* START *
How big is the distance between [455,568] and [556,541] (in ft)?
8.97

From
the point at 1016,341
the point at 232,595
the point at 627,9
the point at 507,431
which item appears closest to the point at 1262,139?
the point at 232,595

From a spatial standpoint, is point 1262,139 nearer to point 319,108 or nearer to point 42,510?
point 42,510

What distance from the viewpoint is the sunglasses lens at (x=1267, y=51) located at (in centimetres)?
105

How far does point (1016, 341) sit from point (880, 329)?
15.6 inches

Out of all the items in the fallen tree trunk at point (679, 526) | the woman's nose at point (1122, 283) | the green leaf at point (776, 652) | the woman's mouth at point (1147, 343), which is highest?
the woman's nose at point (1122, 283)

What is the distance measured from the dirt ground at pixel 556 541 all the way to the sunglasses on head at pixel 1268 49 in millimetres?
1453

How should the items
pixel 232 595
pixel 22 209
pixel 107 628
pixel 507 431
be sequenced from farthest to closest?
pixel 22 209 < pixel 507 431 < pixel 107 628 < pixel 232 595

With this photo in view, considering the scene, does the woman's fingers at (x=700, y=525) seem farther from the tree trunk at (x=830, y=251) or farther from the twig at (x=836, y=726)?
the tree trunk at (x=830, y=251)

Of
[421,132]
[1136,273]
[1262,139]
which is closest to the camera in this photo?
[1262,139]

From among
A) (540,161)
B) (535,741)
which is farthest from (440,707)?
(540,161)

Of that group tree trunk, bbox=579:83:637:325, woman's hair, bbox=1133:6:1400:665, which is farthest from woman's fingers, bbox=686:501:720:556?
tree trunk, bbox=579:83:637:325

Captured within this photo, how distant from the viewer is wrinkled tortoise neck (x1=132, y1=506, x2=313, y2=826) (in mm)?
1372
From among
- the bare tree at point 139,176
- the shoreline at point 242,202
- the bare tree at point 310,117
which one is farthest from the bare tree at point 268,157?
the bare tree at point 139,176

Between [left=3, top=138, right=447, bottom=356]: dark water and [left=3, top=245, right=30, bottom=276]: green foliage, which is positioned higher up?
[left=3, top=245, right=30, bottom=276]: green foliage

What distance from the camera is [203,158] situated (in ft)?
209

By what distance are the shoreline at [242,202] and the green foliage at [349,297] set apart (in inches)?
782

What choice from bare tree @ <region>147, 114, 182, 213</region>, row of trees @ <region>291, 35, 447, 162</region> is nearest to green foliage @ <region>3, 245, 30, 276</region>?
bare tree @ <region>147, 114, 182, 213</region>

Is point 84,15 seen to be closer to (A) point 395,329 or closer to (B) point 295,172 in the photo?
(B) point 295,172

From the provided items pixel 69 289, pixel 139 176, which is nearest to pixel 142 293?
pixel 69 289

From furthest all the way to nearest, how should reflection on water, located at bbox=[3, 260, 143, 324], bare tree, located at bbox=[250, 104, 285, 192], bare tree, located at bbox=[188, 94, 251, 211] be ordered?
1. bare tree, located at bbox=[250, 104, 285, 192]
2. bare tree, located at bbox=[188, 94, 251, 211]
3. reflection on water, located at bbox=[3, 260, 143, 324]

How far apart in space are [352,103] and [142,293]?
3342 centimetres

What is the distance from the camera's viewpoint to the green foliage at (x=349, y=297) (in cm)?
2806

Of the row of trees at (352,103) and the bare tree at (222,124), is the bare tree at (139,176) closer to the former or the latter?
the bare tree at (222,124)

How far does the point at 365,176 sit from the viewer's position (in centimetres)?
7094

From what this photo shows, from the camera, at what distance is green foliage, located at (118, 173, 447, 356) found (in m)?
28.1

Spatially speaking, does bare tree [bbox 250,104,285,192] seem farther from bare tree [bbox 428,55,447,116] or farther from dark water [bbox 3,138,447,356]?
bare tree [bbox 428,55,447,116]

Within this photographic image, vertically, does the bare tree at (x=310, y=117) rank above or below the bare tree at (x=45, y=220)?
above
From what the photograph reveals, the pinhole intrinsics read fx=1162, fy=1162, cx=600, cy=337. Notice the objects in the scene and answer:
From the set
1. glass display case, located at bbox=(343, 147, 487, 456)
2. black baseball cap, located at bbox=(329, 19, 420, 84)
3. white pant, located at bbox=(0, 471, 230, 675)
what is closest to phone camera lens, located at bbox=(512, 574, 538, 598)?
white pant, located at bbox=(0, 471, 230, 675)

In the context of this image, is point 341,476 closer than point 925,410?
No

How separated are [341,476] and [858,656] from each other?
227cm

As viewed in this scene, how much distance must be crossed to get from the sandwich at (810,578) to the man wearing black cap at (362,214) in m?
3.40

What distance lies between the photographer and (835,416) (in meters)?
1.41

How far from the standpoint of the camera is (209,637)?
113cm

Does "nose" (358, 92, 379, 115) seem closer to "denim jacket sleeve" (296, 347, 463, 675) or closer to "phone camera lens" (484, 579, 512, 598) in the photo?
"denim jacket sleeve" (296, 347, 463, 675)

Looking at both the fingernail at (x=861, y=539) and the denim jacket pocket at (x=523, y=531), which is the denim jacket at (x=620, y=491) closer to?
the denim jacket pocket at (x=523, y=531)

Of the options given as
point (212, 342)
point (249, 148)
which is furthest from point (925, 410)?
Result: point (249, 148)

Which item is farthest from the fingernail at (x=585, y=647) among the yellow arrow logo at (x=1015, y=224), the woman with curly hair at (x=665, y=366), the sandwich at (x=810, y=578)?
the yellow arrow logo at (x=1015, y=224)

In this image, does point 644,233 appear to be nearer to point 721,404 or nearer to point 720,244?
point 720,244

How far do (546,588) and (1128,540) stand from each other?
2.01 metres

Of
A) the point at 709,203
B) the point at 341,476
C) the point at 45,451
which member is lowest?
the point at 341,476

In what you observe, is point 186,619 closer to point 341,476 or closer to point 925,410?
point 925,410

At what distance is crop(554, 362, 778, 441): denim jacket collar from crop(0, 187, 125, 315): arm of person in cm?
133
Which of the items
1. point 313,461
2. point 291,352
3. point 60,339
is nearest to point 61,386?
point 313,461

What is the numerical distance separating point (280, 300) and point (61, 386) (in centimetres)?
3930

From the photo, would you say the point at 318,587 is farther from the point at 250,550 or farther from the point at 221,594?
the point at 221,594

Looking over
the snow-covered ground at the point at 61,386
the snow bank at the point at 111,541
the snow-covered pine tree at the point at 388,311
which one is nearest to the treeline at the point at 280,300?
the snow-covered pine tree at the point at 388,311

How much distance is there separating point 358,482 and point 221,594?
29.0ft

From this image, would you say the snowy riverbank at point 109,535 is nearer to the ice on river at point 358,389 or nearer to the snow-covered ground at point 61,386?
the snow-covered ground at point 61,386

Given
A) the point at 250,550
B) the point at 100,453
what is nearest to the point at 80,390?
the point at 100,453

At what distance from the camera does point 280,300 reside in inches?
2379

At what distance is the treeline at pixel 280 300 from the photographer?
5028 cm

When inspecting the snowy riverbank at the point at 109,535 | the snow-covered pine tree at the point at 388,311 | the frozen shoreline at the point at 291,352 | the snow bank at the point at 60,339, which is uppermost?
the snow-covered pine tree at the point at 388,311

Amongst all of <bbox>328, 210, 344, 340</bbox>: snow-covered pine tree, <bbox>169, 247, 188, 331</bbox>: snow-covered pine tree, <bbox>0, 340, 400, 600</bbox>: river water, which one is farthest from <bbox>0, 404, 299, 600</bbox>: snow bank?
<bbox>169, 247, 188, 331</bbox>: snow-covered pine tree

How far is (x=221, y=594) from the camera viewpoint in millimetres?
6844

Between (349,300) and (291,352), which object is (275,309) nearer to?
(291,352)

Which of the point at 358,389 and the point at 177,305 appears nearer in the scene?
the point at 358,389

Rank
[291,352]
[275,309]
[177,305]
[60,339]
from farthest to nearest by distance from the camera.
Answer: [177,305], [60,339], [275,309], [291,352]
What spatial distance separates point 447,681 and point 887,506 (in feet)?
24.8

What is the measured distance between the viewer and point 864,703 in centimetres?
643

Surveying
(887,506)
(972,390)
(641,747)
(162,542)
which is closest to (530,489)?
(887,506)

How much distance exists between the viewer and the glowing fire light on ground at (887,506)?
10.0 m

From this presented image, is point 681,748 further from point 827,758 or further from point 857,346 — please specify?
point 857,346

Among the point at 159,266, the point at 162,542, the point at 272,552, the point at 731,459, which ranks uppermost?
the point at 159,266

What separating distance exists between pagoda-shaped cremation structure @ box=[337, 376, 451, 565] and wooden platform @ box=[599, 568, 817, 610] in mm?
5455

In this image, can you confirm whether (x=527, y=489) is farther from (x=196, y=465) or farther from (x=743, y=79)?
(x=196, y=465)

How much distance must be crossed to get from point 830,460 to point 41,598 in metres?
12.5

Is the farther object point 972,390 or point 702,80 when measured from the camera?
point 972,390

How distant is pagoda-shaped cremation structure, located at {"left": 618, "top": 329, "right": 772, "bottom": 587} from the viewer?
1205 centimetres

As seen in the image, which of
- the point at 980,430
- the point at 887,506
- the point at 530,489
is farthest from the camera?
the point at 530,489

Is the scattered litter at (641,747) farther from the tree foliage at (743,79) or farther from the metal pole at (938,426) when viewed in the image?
* END *
**EXERCISE:**
Only the lines from the one containing "Is the farther" to the end of the listing belong in the output, each reproduced exactly.

**OUTPUT:**
Is the farther object point 972,390 or point 702,80 when measured from the camera?
point 972,390

How distant is pagoda-shaped cremation structure, located at {"left": 618, "top": 329, "right": 772, "bottom": 587} from the viewer?
1205 centimetres

As seen in the image, which of
- the point at 980,430
- the point at 887,506
- the point at 530,489
is farthest from the camera?
the point at 530,489

Is the scattered litter at (641,747) farther from the tree foliage at (743,79) or farther from the metal pole at (938,426) when viewed in the image?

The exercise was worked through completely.